● Passage provided
As we continue looking at some of the “Do You Not Knows” of the New Testament, I want us to look at the second that is found in Romans 6. In our last study we looked at Romans 6:3 where Paul asks, "Do you not know that as many of us as were baptized into Jesus Christ were baptized into his death?"
 
Then there is a follow-up question or companion thought that he asks in verses 16-18.
 
Now if you are using the KJV you find the word “servant” in the text.  Most newer translations use, correctly, I might add, the word slaves.  Although similar, being a servant carries a different context from being a slave. 
 
Slavery in the Roman Empire was common.  In the Roman Empire it had less to do with race than other factors.  Slaves in Rome included prisoners of war as well as slaves bought outside Roman territory.

● Information shown

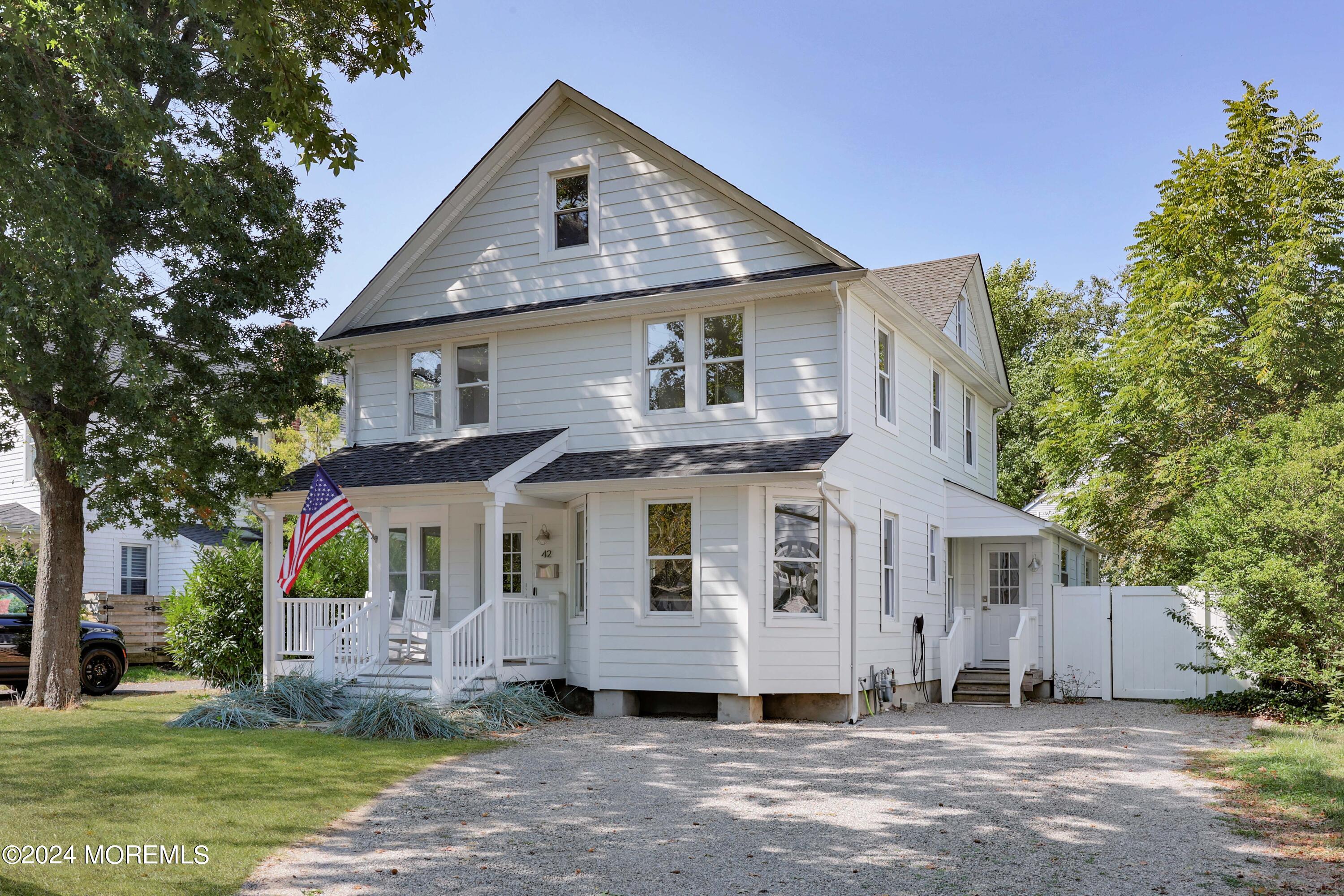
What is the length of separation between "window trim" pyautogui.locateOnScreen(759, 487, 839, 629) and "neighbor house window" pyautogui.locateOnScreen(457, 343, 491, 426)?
16.9ft

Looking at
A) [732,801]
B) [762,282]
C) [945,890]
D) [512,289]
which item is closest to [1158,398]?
[762,282]

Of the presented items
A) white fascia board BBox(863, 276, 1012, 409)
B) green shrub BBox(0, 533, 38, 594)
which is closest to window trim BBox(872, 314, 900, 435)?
white fascia board BBox(863, 276, 1012, 409)

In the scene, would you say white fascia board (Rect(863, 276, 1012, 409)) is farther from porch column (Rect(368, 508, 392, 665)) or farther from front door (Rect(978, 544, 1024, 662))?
porch column (Rect(368, 508, 392, 665))

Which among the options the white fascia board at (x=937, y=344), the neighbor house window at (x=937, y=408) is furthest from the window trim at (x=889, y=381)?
the neighbor house window at (x=937, y=408)

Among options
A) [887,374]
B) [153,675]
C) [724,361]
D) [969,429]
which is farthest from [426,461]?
[969,429]

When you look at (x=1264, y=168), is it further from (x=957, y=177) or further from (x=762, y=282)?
(x=762, y=282)

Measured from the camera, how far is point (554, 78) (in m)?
16.1

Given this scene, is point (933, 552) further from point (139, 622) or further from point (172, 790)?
point (139, 622)

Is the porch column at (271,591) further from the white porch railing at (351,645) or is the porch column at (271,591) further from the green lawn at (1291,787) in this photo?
the green lawn at (1291,787)

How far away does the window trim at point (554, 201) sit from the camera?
1611 centimetres

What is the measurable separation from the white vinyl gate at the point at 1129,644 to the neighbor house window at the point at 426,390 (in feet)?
35.0

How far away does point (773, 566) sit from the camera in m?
14.0

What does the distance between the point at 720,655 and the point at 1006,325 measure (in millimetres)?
26839

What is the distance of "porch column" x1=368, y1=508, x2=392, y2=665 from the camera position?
1509 cm
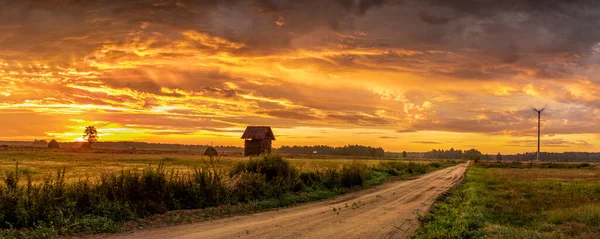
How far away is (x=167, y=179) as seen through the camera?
65.2 ft

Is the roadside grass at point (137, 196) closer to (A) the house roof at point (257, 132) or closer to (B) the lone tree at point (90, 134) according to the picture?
(A) the house roof at point (257, 132)

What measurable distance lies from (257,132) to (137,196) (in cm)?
7501

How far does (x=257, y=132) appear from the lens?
92.8 metres

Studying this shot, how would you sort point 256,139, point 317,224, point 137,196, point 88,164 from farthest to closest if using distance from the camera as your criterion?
point 256,139 → point 88,164 → point 137,196 → point 317,224

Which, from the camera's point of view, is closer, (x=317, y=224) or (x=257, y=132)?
(x=317, y=224)

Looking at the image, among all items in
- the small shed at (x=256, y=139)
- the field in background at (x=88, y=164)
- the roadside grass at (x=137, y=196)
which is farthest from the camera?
the small shed at (x=256, y=139)

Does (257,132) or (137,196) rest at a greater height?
(257,132)

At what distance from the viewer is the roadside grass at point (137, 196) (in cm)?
1409

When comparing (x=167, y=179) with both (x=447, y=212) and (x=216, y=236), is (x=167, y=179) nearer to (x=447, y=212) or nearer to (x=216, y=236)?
(x=216, y=236)

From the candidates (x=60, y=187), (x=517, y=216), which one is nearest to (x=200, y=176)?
(x=60, y=187)

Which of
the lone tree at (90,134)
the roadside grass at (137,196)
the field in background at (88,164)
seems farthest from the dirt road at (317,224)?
the lone tree at (90,134)

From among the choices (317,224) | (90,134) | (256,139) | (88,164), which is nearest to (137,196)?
(317,224)

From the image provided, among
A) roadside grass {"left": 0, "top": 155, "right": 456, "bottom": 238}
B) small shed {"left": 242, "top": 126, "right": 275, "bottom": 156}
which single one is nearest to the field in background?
roadside grass {"left": 0, "top": 155, "right": 456, "bottom": 238}

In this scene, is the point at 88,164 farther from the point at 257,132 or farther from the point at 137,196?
the point at 257,132
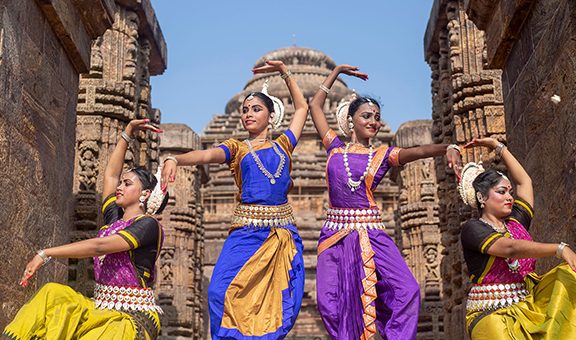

● Direction A
For the Romans 6 passage, decide whether each statement agrees with it. Answer yes or no for each, and quote the words of the passage that settle it.
(i) Most newer translations use the word "slaves."
(ii) Slavery in the Roman Empire was based mainly on race.
(iii) Slaves in Rome included prisoners of war.
● Direction B
In the Romans 6 passage, which verses hold Paul's follow-up question?
● Direction C
Repeat the part of the Romans 6 passage starting with "As we continue" and going on through "outside Roman territory.".
The records are separate material and have nothing to do with the Romans 6 passage.

● Task answer A
(i) Yes: "Most newer translations use, correctly, I might add, the word slaves."
(ii) No: "In the Roman Empire it had less to do with race than other factors."
(iii) Yes: "Slaves in Rome included prisoners of war as well as slaves bought outside Roman territory."

● Task answer B
Verses 16-18.

● Task answer C
As we continue looking at some of the “Do You Not Knows” of the New Testament, I want us to look at the second that is found in Romans 6. In our last study we looked at Romans 6:3 where Paul asks, "Do you not know that as many of us as were baptized into Jesus Christ were baptized into his death?"
 
Then there is a follow-up question or companion thought that he asks in verses 16-18.
 
Now if you are using the KJV you find the word “servant” in the text.  Most newer translations use, correctly, I might add, the word slaves.  Although similar, being a servant carries a different context from being a slave. 
 
Slavery in the Roman Empire was common.  In the Roman Empire it had less to do with race than other factors.  Slaves in Rome included prisoners of war as well as slaves bought outside Roman territory.